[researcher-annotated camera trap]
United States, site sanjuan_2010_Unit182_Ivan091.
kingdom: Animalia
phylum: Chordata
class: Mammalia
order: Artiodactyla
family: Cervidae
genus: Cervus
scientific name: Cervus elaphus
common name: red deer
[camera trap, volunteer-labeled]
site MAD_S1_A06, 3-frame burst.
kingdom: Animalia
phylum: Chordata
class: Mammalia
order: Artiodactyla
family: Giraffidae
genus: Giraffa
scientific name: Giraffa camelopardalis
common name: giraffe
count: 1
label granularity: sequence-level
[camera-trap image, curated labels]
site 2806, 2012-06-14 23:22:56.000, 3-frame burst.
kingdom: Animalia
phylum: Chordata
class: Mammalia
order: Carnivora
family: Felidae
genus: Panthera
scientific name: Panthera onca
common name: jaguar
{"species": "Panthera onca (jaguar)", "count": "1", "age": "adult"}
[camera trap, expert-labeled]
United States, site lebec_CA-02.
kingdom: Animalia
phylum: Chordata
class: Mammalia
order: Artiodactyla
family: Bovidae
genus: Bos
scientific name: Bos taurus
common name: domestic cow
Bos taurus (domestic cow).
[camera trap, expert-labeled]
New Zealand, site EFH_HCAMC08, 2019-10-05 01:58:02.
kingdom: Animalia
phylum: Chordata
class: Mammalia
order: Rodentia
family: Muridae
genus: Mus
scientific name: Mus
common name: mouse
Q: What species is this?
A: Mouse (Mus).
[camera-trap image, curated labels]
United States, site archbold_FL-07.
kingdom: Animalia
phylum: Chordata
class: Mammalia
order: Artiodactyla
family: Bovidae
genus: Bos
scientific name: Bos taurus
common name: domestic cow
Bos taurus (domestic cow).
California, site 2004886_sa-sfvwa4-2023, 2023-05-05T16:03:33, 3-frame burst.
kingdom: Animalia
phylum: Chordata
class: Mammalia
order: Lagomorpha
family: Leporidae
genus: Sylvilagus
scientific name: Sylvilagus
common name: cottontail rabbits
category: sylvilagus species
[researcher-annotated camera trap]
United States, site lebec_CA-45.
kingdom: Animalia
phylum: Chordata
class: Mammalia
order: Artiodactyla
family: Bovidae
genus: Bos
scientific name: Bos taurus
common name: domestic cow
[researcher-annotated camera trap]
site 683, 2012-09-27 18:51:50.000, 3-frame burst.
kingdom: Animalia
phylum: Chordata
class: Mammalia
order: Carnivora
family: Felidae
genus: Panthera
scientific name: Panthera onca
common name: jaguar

About this task: Exact copies of every record above are required.

Completed exercise:
[researcher-annotated camera trap]
United States, site sanjuan_2010_Unit182_Ivan091.
kingdom: Animalia
phylum: Chordata
class: Mammalia
order: Artiodactyla
family: Cervidae
genus: Cervus
scientific name: Cervus elaphus
common name: red deer
[camera trap, volunteer-labeled]
site MAD_S1_A06, 3-frame burst.
kingdom: Animalia
phylum: Chordata
class: Mammalia
order: Artiodactyla
family: Giraffidae
genus: Giraffa
scientific name: Giraffa camelopardalis
common name: giraffe
count: 1
label granularity: sequence-level
[camera-trap image, curated labels]
site 2806, 2012-06-14 23:22:56.000, 3-frame burst.
kingdom: Animalia
phylum: Chordata
class: Mammalia
order: Carnivora
family: Felidae
genus: Panthera
scientific name: Panthera onca
common name: jaguar
{"species": "Panthera onca (jaguar)", "count": "1", "age": "adult"}
[camera trap, expert-labeled]
United States, site lebec_CA-02.
kingdom: Animalia
phylum: Chordata
class: Mammalia
order: Artiodactyla
family: Bovidae
genus: Bos
scientific name: Bos taurus
common name: domestic cow
Bos taurus (domestic cow).
[camera trap, expert-labeled]
New Zealand, site EFH_HCAMC08, 2019-10-05 01:58:02.
kingdom: Animalia
phylum: Chordata
class: Mammalia
order: Rodentia
family: Muridae
genus: Mus
scientific name: Mus
common name: mouse
Q: What species is this?
A: Mouse (Mus).
[camera-trap image, curated labels]
United States, site archbold_FL-07.
kingdom: Animalia
phylum: Chordata
class: Mammalia
order: Artiodactyla
family: Bovidae
genus: Bos
scientific name: Bos taurus
common name: domestic cow
Bos taurus (domestic cow).
California, site 2004886_sa-sfvwa4-2023, 2023-05-05T16:03:33, 3-frame burst.
kingdom: Animalia
phylum: Chordata
class: Mammalia
order: Lagomorpha
family: Leporidae
genus: Sylvilagus
scientific name: Sylvilagus
common name: cottontail rabbits
category: sylvilagus species
[researcher-annotated camera trap]
United States, site lebec_CA-45.
kingdom: Animalia
phylum: Chordata
class: Mammalia
order: Artiodactyla
family: Bovidae
genus: Bos
scientific name: Bos taurus
common name: domestic cow
[researcher-annotated camera trap]
site 683, 2012-09-27 18:51:50.000, 3-frame burst.
kingdom: Animalia
phylum: Chordata
class: Mammalia
order: Carnivora
family: Felidae
genus: Panthera
scientific name: Panthera onca
common name: jaguar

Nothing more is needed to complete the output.